▶ **EXERCISE TASKS**:
1) In the text below on domestic violence law, what standard of proof applies to cruelty under the DV Act?
2) For each statement, say whether it agrees with the text below on domestic violence law, answering yes or no and quoting the deciding words: (a) The criminal legislation extends domestic violence to financial abuse. (b) In May 2021 the Supreme Court issued notice to the Central Government about the role and duties of Protection Officers. (c) The study by Poulamy Roychodhary drew on 22 months of participant observation.
3) Continue the text below on domestic violence law from its final sentence onward.

▶ **DOCUMENT EXTRACT**:
■ ■ ■ ■

A major difference between 498-A and DV Act on the ground of ‘cruelty’ is that in the former the standard of proof is ‘beyond reasonable doubt, while in latter it is ‘Preponderance of probabilities.’ Further, the criminal legislation confines Domestic Violence to physical and mental cruelty, whereas the quasi-civil legislation extends it to sexual, financial, verbal and emotional abuse.

This broad definition of cruelty under DV Act is a progressive step to acknowledge dignity of a woman beyond a traditional set up, however leaves it open to varying interpretation and at times ‘first finding the man then finding the law’ approach in framing charges. In cases of mental cruelty, the evidence is difficult to be gathered and different criteria need to be evolved.

In this, the role of Judicial officer is very important to identify ‘cruelty.’ Stopping wife from using mobile phone may be cruelty in one case but not another. For example, in Mohd Hoshan vs State of AP[4], the victim committed suicide due to constant taunts and verbal abuse by husband and in-laws. The Supreme Court held, ‘accusation of taunts amounting to cruelty depends upon various factors such as a person’s sensitivity and endurance.’


Other Vulnerable Factors:


Protection officers are an important segment of the successful execution of this Act. The DIR report that is filled by PO is an important document that is referred by the court to as the evidence in the later proceedings if it may be. However, most of the PO are not emotionally and intelligently qualified. Responding to a PIL filed by NGO ‘We the Women of India,’ the Supreme Court in May 2021, issued notice to the Central Government with regard to role and duties of Protection Officers and Service Providers. This resonates with an insightful research study conducted by Poulamy Roychodhary using data collected from 22 months of participant observation with survivors of domestic violence in India[5]. The study titled ‘Victims to Survivors,’ highlights how Protection Officers often pick and choose the ‘victim’ based on capability of the victim to ‘drive the case forward.’

There are structural errors in the execution of the Act. The lack of training and awareness program leading to unclarity that Magistrate face in passing orders and giving remedies and also challenges the faced by service providers as the Act comes under the purview of Criminal Courts. [6]


Critical Appraisal:

One of the criticisms of the Act is its gender bias as it recognizes only women as victim and men as perpetrators. In Aruna Parmod Shah v Union of India, 2008, the Act was challenged for its constitutionality on the bases of gender bias. An alternative will be to make the Act Gender neutral. But the legislative intent behind the Act is gender justice, which is based on data that shows women as victim of domestic violence in majority of the cases.

■ ■ ■ ■

▶ **INFORMATION SHOWN**:

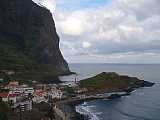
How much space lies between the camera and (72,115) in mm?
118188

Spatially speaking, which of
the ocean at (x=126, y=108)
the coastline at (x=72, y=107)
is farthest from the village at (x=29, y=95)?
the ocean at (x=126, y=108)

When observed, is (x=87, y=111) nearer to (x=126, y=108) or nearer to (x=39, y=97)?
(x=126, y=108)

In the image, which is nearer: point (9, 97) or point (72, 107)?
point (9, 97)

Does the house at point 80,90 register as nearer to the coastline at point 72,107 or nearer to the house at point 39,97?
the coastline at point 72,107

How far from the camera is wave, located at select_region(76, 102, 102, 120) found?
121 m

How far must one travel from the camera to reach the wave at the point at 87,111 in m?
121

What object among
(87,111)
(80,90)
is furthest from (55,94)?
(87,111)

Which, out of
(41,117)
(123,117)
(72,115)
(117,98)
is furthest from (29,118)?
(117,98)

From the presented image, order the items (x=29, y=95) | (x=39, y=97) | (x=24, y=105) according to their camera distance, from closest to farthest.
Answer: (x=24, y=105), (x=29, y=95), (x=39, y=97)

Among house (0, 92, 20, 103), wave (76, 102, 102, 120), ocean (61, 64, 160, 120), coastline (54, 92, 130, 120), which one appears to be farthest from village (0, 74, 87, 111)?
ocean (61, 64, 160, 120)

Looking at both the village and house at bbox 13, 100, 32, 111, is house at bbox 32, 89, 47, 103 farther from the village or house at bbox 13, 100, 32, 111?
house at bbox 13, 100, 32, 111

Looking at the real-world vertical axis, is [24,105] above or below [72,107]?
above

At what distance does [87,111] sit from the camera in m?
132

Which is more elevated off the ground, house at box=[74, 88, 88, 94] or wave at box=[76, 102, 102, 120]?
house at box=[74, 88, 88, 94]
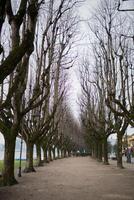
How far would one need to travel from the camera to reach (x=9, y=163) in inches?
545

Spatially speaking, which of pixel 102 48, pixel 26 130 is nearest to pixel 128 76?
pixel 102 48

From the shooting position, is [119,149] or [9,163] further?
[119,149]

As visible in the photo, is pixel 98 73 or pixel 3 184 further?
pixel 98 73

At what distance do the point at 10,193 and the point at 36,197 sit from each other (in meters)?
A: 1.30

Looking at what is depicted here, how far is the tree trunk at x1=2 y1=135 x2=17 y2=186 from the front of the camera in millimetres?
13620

■ ■ ■ ■

▶ **RESPONSE LIST**:
1) Preponderance of probabilities.

2)
(a) No: "the criminal legislation confines Domestic Violence to physical and mental cruelty"
(b) Yes: "the Supreme Court in May 2021, issued notice to the Central Government with regard to role and duties of Protection Officers and Service Providers"
(c) Yes: "using data collected from 22 months of participant observation with survivors of domestic violence in India"

3)
The critics of the Act rely on data of NCRB to establish that these remedies, DV Act and 498A, are mainly used to file false cases. In 2014, 426 cases were registered under the DV Act, out of which charge-sheet was filed in 312 cases. Conviction happened in only 9 cases. To what extent low conviction rate can be taken as a sign of false cases is debatable. Parties reaching compromise, lack of evidences, withdrawal are other factors that impact conviction.


CONCLUSION:

The DV Act is gripped with ‘Good law with bad execution’ syndrome. The Act as whole is based on ‘Victim Empowerment Model’ by looking at the issue of domestic violence from below instead of top. The Act, being civil in nature, heavily relies on protection orders, injunctions and non-molestation orders; but at the same time these can be misused. It is premised on a convergent model between designated stakeholders. However, no linkages had been set in place between the police and the protection officer or the protection officer and the legal service authority. [7] Same is the issue with Protection Officers as already discussed.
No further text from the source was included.